• _Recorded information_:
>>

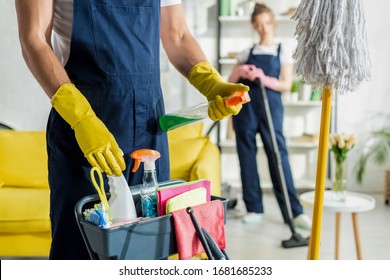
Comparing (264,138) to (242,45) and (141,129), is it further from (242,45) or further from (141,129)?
(141,129)

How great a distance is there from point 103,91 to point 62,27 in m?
0.16

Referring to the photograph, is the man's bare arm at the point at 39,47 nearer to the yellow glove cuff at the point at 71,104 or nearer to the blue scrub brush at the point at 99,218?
the yellow glove cuff at the point at 71,104

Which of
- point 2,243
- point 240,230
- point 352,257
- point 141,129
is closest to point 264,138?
point 240,230

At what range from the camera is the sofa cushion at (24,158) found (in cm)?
243

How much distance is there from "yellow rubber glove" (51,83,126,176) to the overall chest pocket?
4.6 inches

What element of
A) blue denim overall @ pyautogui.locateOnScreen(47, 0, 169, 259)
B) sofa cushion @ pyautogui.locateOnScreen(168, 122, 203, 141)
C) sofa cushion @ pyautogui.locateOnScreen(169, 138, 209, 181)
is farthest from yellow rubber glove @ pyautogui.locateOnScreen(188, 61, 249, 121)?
sofa cushion @ pyautogui.locateOnScreen(168, 122, 203, 141)

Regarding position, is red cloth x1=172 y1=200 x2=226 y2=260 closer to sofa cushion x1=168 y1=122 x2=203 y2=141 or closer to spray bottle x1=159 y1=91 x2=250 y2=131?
spray bottle x1=159 y1=91 x2=250 y2=131

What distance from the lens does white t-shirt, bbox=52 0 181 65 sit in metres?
1.07

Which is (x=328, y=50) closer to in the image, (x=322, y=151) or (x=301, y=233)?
(x=322, y=151)

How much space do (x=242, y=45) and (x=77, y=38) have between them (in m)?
3.03

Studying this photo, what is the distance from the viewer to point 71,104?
95 cm

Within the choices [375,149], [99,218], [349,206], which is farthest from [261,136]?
[99,218]

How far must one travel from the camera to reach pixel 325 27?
82 centimetres
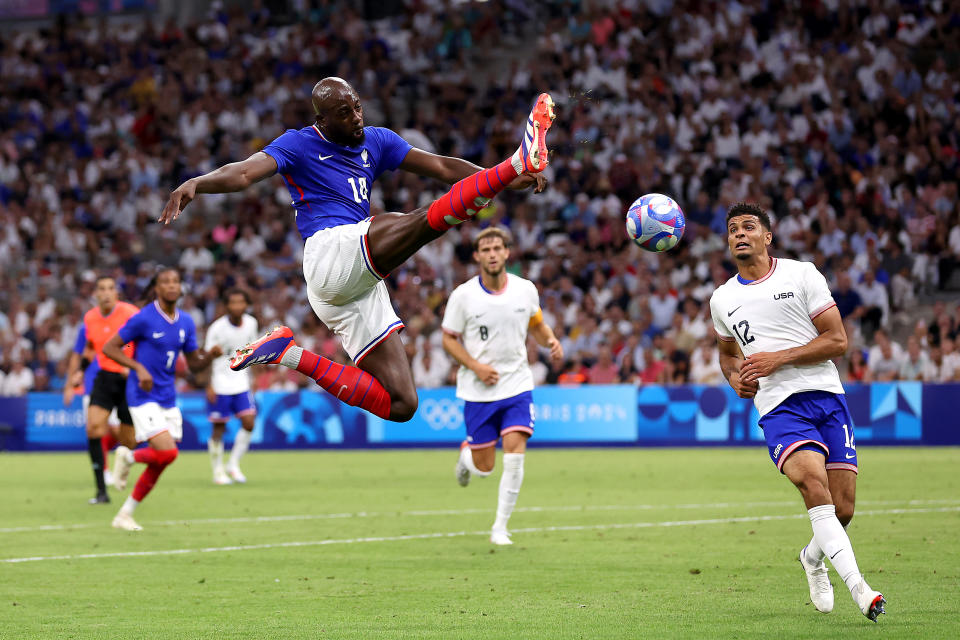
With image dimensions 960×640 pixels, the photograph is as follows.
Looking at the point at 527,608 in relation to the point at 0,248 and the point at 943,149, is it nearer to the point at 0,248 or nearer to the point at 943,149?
the point at 943,149

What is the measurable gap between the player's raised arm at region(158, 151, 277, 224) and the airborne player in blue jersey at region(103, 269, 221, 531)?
5.23 meters

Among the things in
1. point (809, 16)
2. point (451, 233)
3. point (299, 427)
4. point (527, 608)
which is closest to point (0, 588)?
point (527, 608)

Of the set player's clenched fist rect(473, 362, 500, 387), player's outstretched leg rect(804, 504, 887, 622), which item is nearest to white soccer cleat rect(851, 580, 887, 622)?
player's outstretched leg rect(804, 504, 887, 622)

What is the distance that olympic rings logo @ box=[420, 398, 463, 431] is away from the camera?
23359 millimetres

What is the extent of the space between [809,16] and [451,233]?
8993mm

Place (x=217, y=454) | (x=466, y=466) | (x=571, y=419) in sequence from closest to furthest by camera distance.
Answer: (x=466, y=466)
(x=217, y=454)
(x=571, y=419)

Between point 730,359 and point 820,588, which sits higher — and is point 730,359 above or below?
above

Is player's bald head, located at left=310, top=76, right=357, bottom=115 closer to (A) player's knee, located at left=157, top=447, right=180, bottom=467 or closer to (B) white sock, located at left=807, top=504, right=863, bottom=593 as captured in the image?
(B) white sock, located at left=807, top=504, right=863, bottom=593

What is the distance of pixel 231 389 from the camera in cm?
1850

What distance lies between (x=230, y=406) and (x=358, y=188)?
10.7 m

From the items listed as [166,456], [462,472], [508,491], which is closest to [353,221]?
[508,491]

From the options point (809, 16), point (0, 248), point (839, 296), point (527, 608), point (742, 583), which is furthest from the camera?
point (0, 248)

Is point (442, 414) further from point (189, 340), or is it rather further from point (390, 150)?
point (390, 150)

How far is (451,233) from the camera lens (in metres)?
27.7
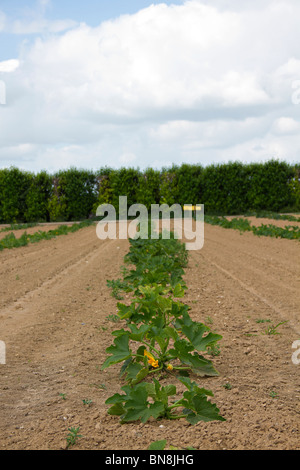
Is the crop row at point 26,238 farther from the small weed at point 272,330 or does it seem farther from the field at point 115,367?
the small weed at point 272,330

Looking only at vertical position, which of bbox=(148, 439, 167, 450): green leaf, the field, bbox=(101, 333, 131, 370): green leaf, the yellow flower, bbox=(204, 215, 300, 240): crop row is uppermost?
bbox=(204, 215, 300, 240): crop row

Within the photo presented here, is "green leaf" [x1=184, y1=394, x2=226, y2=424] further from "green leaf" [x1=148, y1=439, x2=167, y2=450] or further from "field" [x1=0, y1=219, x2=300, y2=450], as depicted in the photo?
"green leaf" [x1=148, y1=439, x2=167, y2=450]

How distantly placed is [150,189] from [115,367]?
67.4ft

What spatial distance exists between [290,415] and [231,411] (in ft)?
1.20

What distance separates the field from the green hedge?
14787 mm

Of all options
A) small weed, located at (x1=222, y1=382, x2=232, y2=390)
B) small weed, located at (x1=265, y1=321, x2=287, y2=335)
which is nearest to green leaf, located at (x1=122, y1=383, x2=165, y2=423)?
small weed, located at (x1=222, y1=382, x2=232, y2=390)

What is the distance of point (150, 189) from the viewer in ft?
79.6

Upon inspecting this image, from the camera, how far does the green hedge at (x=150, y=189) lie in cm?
2403

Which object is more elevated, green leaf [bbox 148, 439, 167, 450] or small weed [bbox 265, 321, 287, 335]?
green leaf [bbox 148, 439, 167, 450]

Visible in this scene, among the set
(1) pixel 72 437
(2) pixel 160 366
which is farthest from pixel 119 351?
(1) pixel 72 437

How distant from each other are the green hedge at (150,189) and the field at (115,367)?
14.8 m

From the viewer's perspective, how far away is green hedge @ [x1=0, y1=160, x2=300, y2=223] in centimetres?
2403

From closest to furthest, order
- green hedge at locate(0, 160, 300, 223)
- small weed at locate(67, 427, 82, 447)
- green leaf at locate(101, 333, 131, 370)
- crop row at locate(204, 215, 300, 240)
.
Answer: small weed at locate(67, 427, 82, 447) < green leaf at locate(101, 333, 131, 370) < crop row at locate(204, 215, 300, 240) < green hedge at locate(0, 160, 300, 223)

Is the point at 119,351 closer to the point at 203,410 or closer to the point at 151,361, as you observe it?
the point at 151,361
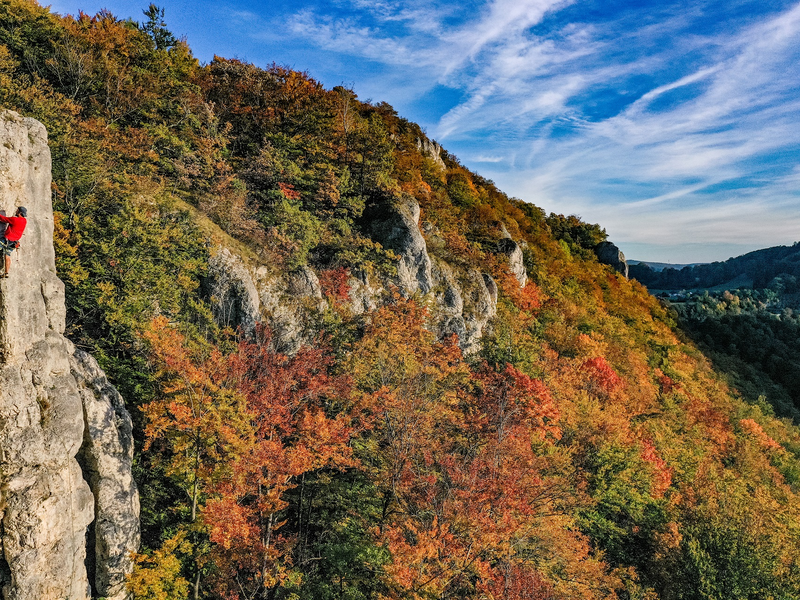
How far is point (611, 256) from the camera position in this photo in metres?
81.2

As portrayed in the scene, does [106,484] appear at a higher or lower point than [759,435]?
higher

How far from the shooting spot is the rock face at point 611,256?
265ft

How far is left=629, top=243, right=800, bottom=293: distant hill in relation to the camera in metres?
160

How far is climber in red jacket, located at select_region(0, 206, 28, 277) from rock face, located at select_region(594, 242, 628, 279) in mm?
87426

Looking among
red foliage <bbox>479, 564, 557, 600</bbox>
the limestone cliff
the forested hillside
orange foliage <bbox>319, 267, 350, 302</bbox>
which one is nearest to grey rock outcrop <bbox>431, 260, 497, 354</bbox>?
the limestone cliff

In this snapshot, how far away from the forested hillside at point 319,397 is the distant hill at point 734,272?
535ft

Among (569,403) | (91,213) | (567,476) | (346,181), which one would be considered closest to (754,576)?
(567,476)

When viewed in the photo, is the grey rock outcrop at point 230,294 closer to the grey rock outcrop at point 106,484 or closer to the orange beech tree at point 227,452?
the orange beech tree at point 227,452

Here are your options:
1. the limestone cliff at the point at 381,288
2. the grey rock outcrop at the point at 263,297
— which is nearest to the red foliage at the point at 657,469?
the limestone cliff at the point at 381,288

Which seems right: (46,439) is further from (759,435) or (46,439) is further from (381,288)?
(759,435)

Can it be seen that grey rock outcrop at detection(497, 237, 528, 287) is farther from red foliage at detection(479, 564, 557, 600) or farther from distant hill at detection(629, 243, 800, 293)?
distant hill at detection(629, 243, 800, 293)

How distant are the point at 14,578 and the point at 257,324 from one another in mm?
13724

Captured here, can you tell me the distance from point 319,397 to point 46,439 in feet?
40.9

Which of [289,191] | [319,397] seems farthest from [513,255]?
[319,397]
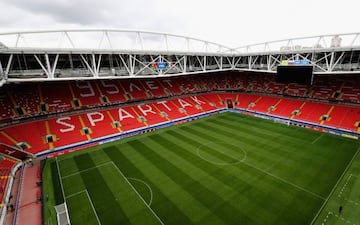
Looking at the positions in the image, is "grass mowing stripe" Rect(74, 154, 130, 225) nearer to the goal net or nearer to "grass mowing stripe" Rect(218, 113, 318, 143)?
the goal net

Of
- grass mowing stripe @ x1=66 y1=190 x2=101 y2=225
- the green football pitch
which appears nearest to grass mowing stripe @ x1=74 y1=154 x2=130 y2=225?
the green football pitch

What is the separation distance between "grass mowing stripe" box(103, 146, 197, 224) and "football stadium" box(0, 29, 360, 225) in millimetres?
111

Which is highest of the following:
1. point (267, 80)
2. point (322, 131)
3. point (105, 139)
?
point (267, 80)

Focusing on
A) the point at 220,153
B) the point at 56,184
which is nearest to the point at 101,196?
the point at 56,184

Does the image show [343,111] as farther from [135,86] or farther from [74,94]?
[74,94]

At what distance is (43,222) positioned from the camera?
14.1 m

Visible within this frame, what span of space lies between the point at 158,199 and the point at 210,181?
5115 mm

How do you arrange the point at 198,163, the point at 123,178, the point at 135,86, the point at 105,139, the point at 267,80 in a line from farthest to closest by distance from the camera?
the point at 267,80
the point at 135,86
the point at 105,139
the point at 198,163
the point at 123,178

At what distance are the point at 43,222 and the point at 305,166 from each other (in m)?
23.7

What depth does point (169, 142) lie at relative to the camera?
27047mm

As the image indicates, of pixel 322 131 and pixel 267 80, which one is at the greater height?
pixel 267 80

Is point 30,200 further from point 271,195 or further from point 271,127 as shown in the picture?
point 271,127

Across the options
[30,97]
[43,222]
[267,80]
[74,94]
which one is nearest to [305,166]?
[43,222]

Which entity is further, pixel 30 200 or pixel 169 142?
pixel 169 142
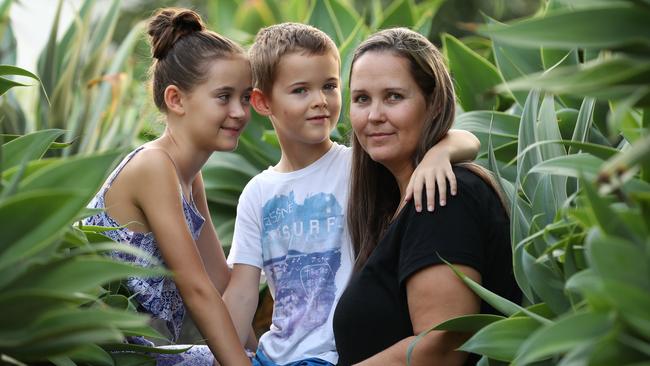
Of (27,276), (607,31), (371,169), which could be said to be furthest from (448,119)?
(27,276)

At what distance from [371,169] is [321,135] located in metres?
0.24

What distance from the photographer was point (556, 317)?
214 cm

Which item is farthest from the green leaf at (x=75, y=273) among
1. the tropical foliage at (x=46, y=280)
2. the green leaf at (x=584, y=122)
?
the green leaf at (x=584, y=122)

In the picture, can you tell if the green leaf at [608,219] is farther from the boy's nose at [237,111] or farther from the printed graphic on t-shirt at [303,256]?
the boy's nose at [237,111]

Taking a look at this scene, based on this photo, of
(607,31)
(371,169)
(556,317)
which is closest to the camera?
(607,31)

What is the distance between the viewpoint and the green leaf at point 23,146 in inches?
83.8

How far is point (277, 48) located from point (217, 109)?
29 centimetres

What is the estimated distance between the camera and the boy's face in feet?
10.6

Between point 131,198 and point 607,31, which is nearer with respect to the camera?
point 607,31

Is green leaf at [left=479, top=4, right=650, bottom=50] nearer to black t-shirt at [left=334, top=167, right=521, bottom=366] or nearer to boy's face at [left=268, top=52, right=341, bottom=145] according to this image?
black t-shirt at [left=334, top=167, right=521, bottom=366]

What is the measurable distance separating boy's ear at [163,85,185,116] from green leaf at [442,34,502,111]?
51.4 inches

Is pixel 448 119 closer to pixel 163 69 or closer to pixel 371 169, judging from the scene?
pixel 371 169

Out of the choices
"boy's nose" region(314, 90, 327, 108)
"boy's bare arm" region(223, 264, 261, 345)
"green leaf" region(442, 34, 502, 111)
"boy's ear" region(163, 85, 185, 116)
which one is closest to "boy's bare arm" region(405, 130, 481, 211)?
"boy's nose" region(314, 90, 327, 108)

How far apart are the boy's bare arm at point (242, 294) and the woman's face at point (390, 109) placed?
655 mm
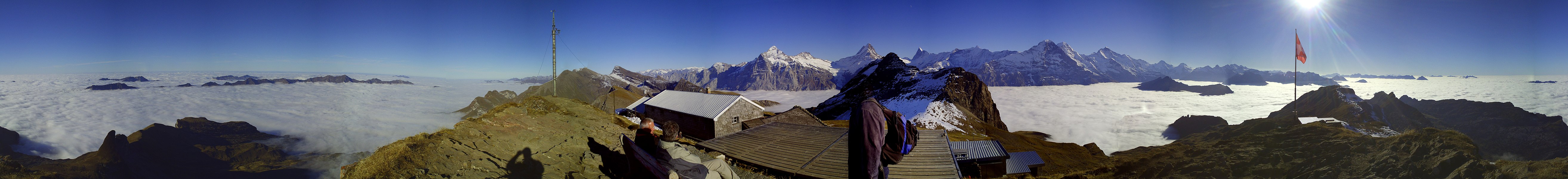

<<

• _Goal of the exercise_: Please pick out each line of the listing above that contains the word "tree", and copy those lines in full.

• _Written answer_:
When viewed in the photo, is the grey rock outcrop at point 230,294 closer to the grey rock outcrop at point 106,484 or closer to the orange beech tree at point 227,452?
the orange beech tree at point 227,452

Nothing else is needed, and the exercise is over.